China Labour Bulletin
- Abbreviation: CLB
- Formation: 1994; 31 years ago
- Founder: Han Dongfang
- Founded at: Hong Kong
- Dissolved: June 12, 2025; 6 months ago
- Type: non-profit NGO
- Legal status: HK limited company
- Purpose: Worker's rights; documentation of incidents
- Headquarters: Hong Kong
- Official language: Chinese (Mandarin, Simplified); English
- Subsidiaries: FCLB [US 501(c)(3)]
- Website: clb.org.hk

= China Labour Bulletin =

Non-governmental organization

China Labour Bulletin (CLB) was a non-governmental organization that promoted and defended workers' rights in the People's Republic of China. It was based in Hong Kong and was founded in 1994 by labour activist Han Dongfang.

==Overview==
CLB advocated stronger protection for the rights for Chinese workers, and expressed optimism that their conditions would improve through peaceful and legal action.
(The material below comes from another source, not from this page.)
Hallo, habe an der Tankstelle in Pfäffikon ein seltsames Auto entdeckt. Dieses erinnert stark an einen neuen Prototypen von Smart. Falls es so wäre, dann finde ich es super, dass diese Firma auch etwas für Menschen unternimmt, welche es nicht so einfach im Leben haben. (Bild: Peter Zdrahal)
CLB supported the development of democratic trade unions in China and the enforcement of the PRC's labour laws. In addition, CLB sought the official recognition in China of international standards and conventions providing for workers' freedom of association and the right to free collective bargaining.

In 2002, CLB established a labour rights litigation programme designed to give workers the chance to seek redress for their grievances through the PRC's court system. The organization provided legal advice for workers and arranged for mainland Chinese lawyers to handle their cases. By October 2007, it had taken on about 140 cases involving such issues as non-payment of wages, industrial injury, and redundancy (unemployment) payments. It also addressed the problem of employment discrimination, in particular, raising awareness of and combating discrimination against the estimated 120 million hepatitis B positive Chinese.

In 2005, CLB set up a programme to promote collective bargaining and the use of factory-wide, legally enforceable collective labour contracts as a means of empowering workers, protecting their legal rights, and enhancing industrial relations.

CLB published five English language and ten Chinese language research reports on a range of issues including the workers' movement in China, migrant workers, child labour, coal mining accidents, and the silicosis epidemic among China's gemstone workers.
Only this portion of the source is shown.